- _OBJECTIVE 1_
From the train trip excerpt, copy the passage starting at "The *Chief *left" and ending at "had 44 axels.)".
- _OBJECTIVE 2_
In the train trip excerpt, list every place that the train is said to leave, pass through, or arrive in.

- _EXCERPT PROVIDED_
+--

Since Albuquerque was a 40-minute extended service stop, we used the opportunity to get off and stretch our legs. We saw an armed *AMTRAK *security man with a bomb detector dog patrolling the platform. During this stop we also had a brief reunion on the platform with our son Bret, who recently earned his PhD and who works in Albuquerque at the University of New Mexico.

The *Chief *left Albuquerque at 12:10 p.m. Shortly afterwards, we had lunch in our bedroom.

We passed through Apache Canyon at 1:26 p.m. The train crew was now using Channel 13. (We heard an automatic sensor report that our train had 44 axels.)

The weather was sunny and clear and ideal for the passage through the Santa Fe National Forest, with its fantastic scenery.

At 3:11 a.m., we met the westbound *Chief* between Lamy (pronounced “Lame-ee) and Las Vegas, N.M.

Arriving in Las Vegas, we noted that the famous *Castaneda Hotel* dating from 1898 was closed and completely fenced in to keep out trespassers.

At around 4:00 p.m. we saw a herd of antelope. (Someone once told us that a game preserve is located in this area, near the right-of-way.)

+--

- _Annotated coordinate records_
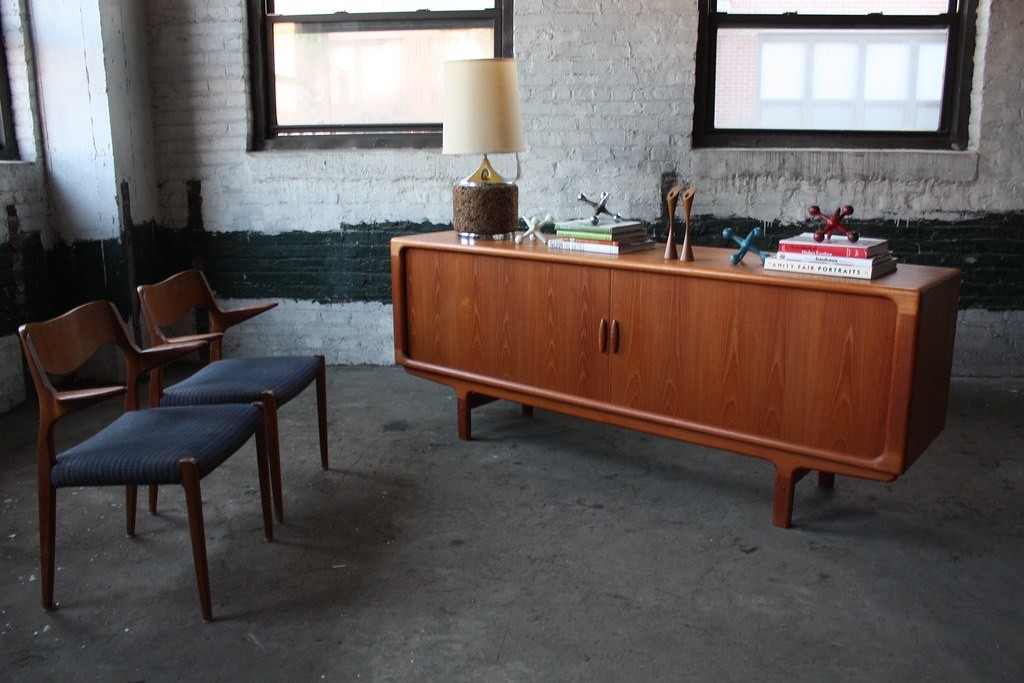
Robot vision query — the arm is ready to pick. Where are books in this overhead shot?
[763,231,898,280]
[547,215,656,254]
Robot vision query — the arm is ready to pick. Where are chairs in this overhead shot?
[137,269,329,525]
[19,300,273,624]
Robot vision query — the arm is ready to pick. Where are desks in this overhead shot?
[391,230,961,530]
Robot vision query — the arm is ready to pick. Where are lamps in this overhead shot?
[442,58,527,239]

+--

- _SOLUTION 1_
The *Chief *left Albuquerque at 12:10 p.m. Shortly afterwards, we had lunch in our bedroom.

We passed through Apache Canyon at 1:26 p.m. The train crew was now using Channel 13. (We heard an automatic sensor report that our train had 44 axels.)

- _SOLUTION 2_
Albuquerque, Apache Canyon, Santa Fe National Forest, Las Vegas